Climate change scientists who have found that the Arctic has warmed four times faster than the rest of the planet have put Greenland in the spotlight, putting the island on some “last chance tourism” itineraries. Up until 1992, only about 3,500 visitors made the journey. Over the past decade, the government has made a concerted but cautious effort to expand tourism, part of a push to diversify its economy. Visitors have steadily increased, especially among cruise passengers, and peaked at over 100,000 tourists in 2019 (still a small fraction of the 2.2 million visitors to Iceland that year). The growth spurt was halted by the pandemic, but visitor levels are now recovering and tourism officials expect a new record to be set in 2022. But the biggest obstacle to visitor growth remains Greenland’s limited infrastructure. There are few airports; even fewer operate international flights, and none of those fly direct from the United States. But Greenland is building new airports and renovating existing ones to expand access over the next few years.
My husband and I were undaunted, even drawn, by the current logistical challenges of exploring Greenland. We booked our trip through Natural World Safaris, a British tour operator. Our group assembled in Reykjavik and took a charter flight to Constable Point, an airstrip near Scoresby Sound. There we boarded the Polarfront, a former weather vessel that has found a new incarnation as a comfortable expedition vessel. We spent the nights and ate on the ship; we went on shore excursions during the day.
I imagined the Arctic to be dry and potentially monotonous, but we tackled dramatically different terrain every day. The first hike took us through classic tundra. Another day we climbed steep red rock canyons reminiscent of the American Southwest. Other hikes have traversed ancient smooth gneiss slopes or fragile wetlands.

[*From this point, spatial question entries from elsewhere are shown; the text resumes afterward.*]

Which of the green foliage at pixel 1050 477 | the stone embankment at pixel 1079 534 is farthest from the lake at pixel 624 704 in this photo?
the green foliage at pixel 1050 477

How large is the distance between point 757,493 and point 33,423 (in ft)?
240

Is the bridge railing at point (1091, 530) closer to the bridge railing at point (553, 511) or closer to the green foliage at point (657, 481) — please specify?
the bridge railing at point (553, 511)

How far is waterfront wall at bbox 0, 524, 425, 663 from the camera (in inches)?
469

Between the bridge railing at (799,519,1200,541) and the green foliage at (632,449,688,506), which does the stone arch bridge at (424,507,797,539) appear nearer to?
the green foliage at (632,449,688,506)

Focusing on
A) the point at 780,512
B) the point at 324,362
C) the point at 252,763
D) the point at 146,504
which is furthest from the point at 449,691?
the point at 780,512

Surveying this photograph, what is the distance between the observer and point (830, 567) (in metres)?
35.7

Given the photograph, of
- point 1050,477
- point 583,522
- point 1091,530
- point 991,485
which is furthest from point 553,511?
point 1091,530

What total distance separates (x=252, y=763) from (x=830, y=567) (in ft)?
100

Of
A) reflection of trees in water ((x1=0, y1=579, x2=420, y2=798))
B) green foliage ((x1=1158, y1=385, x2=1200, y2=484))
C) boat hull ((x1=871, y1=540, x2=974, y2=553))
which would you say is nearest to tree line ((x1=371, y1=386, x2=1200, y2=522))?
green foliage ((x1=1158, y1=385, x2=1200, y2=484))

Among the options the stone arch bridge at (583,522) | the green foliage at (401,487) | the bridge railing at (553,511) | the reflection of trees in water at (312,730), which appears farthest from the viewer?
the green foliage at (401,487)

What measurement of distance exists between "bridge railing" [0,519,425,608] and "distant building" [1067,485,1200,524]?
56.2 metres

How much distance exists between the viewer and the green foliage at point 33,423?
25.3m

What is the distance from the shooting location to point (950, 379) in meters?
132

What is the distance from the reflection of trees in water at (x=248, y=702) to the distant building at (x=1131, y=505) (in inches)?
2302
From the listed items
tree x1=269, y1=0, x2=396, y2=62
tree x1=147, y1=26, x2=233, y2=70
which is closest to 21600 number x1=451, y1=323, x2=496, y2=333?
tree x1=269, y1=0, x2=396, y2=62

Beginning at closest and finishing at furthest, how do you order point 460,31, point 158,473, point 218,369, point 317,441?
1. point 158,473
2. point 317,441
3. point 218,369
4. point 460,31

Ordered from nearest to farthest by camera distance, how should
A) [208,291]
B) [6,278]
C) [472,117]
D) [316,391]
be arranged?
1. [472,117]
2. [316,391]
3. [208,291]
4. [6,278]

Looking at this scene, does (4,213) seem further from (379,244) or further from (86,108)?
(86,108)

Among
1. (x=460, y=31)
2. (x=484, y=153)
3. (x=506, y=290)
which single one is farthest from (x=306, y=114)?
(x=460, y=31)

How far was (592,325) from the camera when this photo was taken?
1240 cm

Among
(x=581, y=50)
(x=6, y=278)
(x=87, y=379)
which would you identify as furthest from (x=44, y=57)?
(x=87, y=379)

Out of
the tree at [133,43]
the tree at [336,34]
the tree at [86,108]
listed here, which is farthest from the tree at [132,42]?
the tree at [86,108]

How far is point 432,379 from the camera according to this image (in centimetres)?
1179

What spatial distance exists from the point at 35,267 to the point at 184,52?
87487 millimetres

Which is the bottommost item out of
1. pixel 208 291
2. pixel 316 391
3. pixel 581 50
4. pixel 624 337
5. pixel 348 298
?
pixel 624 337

Some days we explored in Zodiac dinghies, whizzing around glittering icebergs that were like a floating sculpture garden. The Zodiac also offered great wildlife viewing. With good binoculars, we spotted the bearded seals, with their long drooping whiskers, lounging on the floating ice. Grazing on a steep hillside were musk oxen, hairy, awkward creatures apparently summoned by Dr. Seuss. Finally, we met the top of the Arctic food chain: seven polar bears, including a mother and cubs. But we’ve been observing them from the safety of the front deck of the Polarfront.
On clear nights, we enjoyed the perks of visiting in September: the northern lights were dazzling on display, even as the southern horizon glowed with the remnants of the sunset. Had we arrived just a few weeks earlier, the nights would have been too short to see the Northern Lights. When we returned to Constable Point for our flight back to Reykjavik, I was struck by how much my perspective had changed. When we had arrived the landscape had looked cold, intimidating, a bit empty. A week later, I had experienced a transformation of a kind best described by Barry Lopez, the masterful chronicler of the Arctic. “Like other landscapes that initially appear barren, the Arctic tundra can open suddenly, like a flower head, when one seeks intimacy with it,” he writes in his 1986 book “Arctic Dreams.” It will soon be easier and perhaps cheaper to visit Greenland. But perhaps now is the time to go, before intimacy becomes more difficult to achieve.
THE LOWDOWN // HOW TO VISIT GREENLAND
Tour operators offering small boat cruises in Greenland from June to September 2023 include Natural World Safaris and Polar Quest (from about $8,000 per person).